Americans have a tendency to fetishize their pathologies. The most widespread example is the food fad. In recent years, people with no history of celiac disease have diagnosed themselves as “gluten sensitive,” blaming gluten for everything from toenail fungus to bipolar disorder. Need I mention kale? Americans consume more prescription anti-depressants daily than any people in the world, even though it’s widely known in scientific circles that a single dose of LSD or psilocybin every 12 months or so is much more effective. The overhyped “transgender” phenomenon is nothing more than a repackaging and politicizing of a recognized mental disorder known as “gender dysphoria.” Dr. Paul McHugh was the former psychiatrist-in-chief at Johns Hopkins University Hospital, the institution that pioneered surgical and hormonal procedures to transition gender dysphoric individuals. He said Johns Hopkins Hospital stopped performing those procedures owing to an increased suicide risk of 20 percent over a 10-year period following the transition. He also said, “We do not treat anorexia with liposuction.”
The latest hype is “misophonia,” a.k.a. selective sound sensitivity syndrome. Allegedly some folks’ brains are wired in such a way that otherwise innocuous sounds like other people breathing or eating trigger unpleasantness, both emotional and physical. Naturally, most of the people complaining about it live in New York City and California. California, I understand. The old joke holds true: California is just like granola, take away all the nuts and the flakes, and all you’ve got left is the fruits.

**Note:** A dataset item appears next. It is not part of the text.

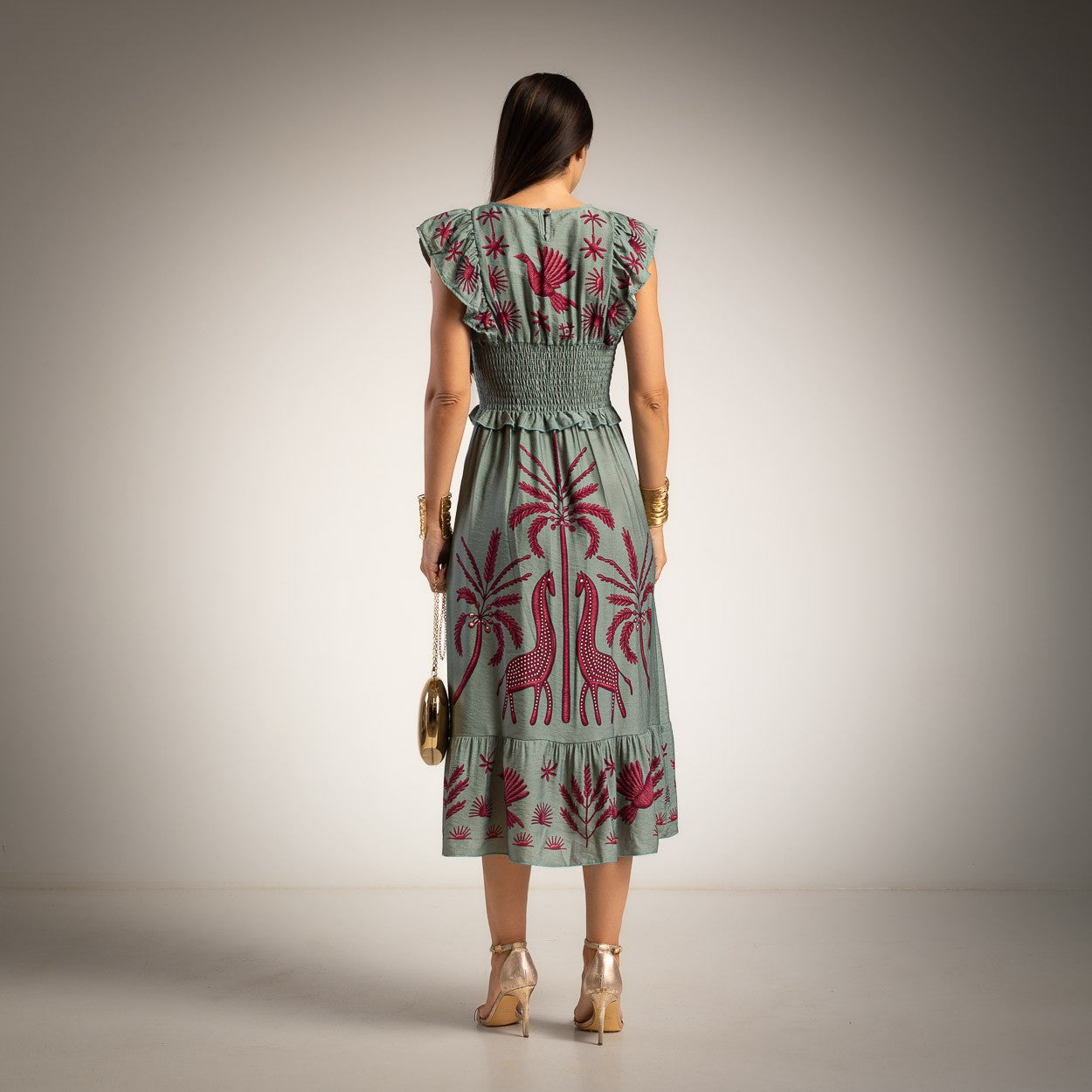 Back view of the Made in Italy printed midi dress in Dusty Mint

New York City is another matter.
New Yorkers used to pride themselves on toughness, the way all Americans once did. At some point in the 1960s, America’s balls vanished. Maybe it was a tertiary effect of the Vietnam War, seeing our vast leaden war machine dying a death of a thousand cuts at the hands of a horde of mercurial yellow leprechauns in black pajamas, or maybe it was just the remorse that comes with knowing that we were the bad guys. At some point, we stopped idolizing heroes and started venerating victims. In a rare role reversal, it took New York City a few decades to catch up.
It wasn’t until after 9/11 that New Yorkers fully got on board the Poor Me Express. Sure, there’d always been the running jokes about neuroses and shrinks, best exemplified by early Woody Allen, but that was mainly ethnic humor about a certain type of New Yorker. A week after it happened, I came to the realization that the City wasn’t going to get over it, that residents were going to dwell on it, fixate on it, smother it with teddy bears and big pink hearts, drown it in tears. Maudlin expressions of grief popped up everywhere. I booked a flight to Las Vegas, hightailing it out to a place where only emptiness remains the same, a glittering emotional void.
It all traces back to the relentless attack on cigarette smoking that began with the Surgeon General’s 1964 report declaring a health hazard. The post-WW2 spike in lung cancer deaths had to be blamed on something, and the American public was by no means ready to hear that we’d nuked ourselves over 800 times “testing” the goddamned things. Move on up to the 1980s, and while the nascent LGBT political machine is fighting the tried and true contact tracing method of thwarting the AIDS epidemic, cigarette smoking is banned in public places owing to the presumed threat of “second-hand smoke.” The delicate hothouse flowers that cannot abide cigarette smoke in bars are the very same creatures claiming that gluten sensitivity is why they break out in hives in the presence of a Wi-Fi signal or go into seizures at the sound of someone chewing popcorn.
This is America, 2017: an obese autistic bully with a peanut allergy and explosive gluten-induced diarrhea, sensitive to cigarette smoke, strung out on Zoloft, triggered into explosive rage by the sound of low-flying aircraft and the laughter of babies, terminally addicted to war and artificial sweeteners. I’m pretty certain that most Americans would take an overdose if they knew what was going on, but they’re about to find out.